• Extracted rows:
########################################

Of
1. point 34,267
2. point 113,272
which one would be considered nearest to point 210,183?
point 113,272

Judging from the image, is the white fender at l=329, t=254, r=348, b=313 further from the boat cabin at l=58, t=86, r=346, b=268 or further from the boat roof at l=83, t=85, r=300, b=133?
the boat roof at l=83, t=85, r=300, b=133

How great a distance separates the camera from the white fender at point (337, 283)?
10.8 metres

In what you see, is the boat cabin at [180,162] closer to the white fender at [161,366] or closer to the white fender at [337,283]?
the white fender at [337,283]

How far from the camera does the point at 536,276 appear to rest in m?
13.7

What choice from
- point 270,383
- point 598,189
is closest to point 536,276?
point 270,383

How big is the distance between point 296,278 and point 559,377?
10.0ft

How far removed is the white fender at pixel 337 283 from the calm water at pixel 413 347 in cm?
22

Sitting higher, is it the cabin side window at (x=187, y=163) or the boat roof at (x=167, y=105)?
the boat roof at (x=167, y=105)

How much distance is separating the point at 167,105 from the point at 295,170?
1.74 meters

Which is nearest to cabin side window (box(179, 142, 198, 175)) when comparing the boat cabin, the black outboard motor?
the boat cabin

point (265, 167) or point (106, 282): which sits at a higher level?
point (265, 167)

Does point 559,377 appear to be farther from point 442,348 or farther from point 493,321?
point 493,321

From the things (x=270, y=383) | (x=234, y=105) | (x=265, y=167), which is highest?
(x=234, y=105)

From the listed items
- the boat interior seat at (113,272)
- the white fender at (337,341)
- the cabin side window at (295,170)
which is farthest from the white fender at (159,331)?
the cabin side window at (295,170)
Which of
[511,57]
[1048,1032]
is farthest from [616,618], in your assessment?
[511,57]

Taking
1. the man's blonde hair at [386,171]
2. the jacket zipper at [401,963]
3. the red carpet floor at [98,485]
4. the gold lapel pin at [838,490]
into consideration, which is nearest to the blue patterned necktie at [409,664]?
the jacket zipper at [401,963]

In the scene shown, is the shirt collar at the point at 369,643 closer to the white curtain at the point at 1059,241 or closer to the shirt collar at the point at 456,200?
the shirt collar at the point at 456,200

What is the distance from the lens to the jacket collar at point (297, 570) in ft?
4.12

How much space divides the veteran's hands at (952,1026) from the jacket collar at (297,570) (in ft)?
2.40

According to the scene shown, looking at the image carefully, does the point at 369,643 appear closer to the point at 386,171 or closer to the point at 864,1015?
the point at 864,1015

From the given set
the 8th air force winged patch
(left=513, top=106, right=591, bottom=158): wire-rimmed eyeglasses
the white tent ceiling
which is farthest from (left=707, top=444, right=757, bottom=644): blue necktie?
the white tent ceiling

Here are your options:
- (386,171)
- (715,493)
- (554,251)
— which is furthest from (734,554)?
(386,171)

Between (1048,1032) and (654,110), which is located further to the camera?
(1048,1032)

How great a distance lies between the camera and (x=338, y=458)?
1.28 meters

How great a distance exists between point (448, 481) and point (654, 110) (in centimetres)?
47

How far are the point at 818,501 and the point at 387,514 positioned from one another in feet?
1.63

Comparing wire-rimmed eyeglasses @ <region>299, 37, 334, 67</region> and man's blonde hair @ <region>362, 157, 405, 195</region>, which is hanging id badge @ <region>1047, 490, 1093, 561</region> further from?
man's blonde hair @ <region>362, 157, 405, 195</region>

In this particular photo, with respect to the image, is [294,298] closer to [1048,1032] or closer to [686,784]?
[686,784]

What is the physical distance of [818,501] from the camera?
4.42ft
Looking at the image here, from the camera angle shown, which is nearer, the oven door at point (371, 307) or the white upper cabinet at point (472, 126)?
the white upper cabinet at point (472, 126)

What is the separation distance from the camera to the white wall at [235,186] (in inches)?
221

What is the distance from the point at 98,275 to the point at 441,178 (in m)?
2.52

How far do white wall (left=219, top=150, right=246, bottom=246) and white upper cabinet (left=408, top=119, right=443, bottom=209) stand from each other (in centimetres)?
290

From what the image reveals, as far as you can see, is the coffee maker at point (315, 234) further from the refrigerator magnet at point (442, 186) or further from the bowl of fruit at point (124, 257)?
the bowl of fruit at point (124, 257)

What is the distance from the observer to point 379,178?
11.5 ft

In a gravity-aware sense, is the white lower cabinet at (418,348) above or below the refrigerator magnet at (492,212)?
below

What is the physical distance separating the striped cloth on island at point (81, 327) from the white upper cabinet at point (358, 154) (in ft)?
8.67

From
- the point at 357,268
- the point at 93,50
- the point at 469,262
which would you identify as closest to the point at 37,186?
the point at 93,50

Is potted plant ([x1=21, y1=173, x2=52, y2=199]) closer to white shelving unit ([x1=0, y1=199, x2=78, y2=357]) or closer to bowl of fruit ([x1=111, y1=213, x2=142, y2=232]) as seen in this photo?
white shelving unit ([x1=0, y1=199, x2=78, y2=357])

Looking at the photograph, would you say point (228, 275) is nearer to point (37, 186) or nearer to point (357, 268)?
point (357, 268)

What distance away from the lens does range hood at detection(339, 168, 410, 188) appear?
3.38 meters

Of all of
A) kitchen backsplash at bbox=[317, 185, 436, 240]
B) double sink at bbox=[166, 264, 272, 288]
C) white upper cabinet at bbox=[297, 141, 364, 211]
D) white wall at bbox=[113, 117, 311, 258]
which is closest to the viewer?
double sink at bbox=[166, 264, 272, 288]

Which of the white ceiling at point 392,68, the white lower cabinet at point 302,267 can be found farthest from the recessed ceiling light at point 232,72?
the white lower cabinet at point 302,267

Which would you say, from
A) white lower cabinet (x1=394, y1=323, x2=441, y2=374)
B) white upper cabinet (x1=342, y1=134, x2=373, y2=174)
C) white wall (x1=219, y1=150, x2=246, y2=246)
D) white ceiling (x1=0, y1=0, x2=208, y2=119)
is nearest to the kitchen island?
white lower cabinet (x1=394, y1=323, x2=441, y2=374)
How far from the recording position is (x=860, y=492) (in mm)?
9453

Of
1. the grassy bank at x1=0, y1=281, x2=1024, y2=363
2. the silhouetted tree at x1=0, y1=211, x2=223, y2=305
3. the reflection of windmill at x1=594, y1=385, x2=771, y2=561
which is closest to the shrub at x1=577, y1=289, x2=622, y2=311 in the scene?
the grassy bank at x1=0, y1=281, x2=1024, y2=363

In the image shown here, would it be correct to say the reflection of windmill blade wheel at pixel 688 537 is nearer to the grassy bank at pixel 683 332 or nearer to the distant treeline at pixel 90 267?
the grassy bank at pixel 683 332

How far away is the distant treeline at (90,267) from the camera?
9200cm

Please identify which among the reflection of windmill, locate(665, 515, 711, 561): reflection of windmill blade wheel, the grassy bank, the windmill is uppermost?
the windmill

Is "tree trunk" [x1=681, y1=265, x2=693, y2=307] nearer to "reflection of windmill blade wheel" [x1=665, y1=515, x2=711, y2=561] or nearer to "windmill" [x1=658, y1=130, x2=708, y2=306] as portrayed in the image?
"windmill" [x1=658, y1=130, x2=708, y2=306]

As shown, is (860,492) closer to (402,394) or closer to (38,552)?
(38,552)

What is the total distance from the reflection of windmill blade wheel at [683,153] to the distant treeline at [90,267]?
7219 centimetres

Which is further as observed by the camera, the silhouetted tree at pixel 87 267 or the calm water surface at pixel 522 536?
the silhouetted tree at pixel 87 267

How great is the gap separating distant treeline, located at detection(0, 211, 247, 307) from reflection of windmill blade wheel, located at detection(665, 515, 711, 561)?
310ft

########################################

• PROBLEM TO SOLVE: Copy word for word the part of the rows that opens with the line containing "How far from the recording" and closes at the end of the rows, keeping both that line and the final line.

• ANSWER TO THIS PROBLEM:
How far from the recording position is (x=860, y=492) (in mm)?
9453

Of
1. the grassy bank at x1=0, y1=281, x2=1024, y2=363
2. the silhouetted tree at x1=0, y1=211, x2=223, y2=305
3. the reflection of windmill at x1=594, y1=385, x2=771, y2=561
which is closest to the shrub at x1=577, y1=289, x2=622, y2=311 in the scene?
the grassy bank at x1=0, y1=281, x2=1024, y2=363

In the image shown here, would it be correct to say the reflection of windmill blade wheel at pixel 688 537 is nearer to the grassy bank at pixel 683 332 or nearer to the distant treeline at pixel 90 267?
the grassy bank at pixel 683 332

How far away is the distant treeline at (90,267) from the camera?
9200cm

Please identify which among the reflection of windmill, locate(665, 515, 711, 561): reflection of windmill blade wheel, the grassy bank, the windmill is uppermost?
the windmill

Is "tree trunk" [x1=681, y1=265, x2=693, y2=307] nearer to "reflection of windmill blade wheel" [x1=665, y1=515, x2=711, y2=561] or nearer to "windmill" [x1=658, y1=130, x2=708, y2=306] as portrayed in the image?
"windmill" [x1=658, y1=130, x2=708, y2=306]

As shown, is (860,492) closer to (402,394) or closer to (38,552)?
(38,552)

What is the total distance from the reflection of windmill blade wheel at [683,153] to the distant treeline at [90,267]?
7219 centimetres

Which is further as observed by the camera, the silhouetted tree at pixel 87 267 or the calm water surface at pixel 522 536?
the silhouetted tree at pixel 87 267

How great is the gap separating distant treeline, located at detection(0, 211, 247, 307) from reflection of windmill blade wheel, located at detection(665, 515, 711, 561)?
310ft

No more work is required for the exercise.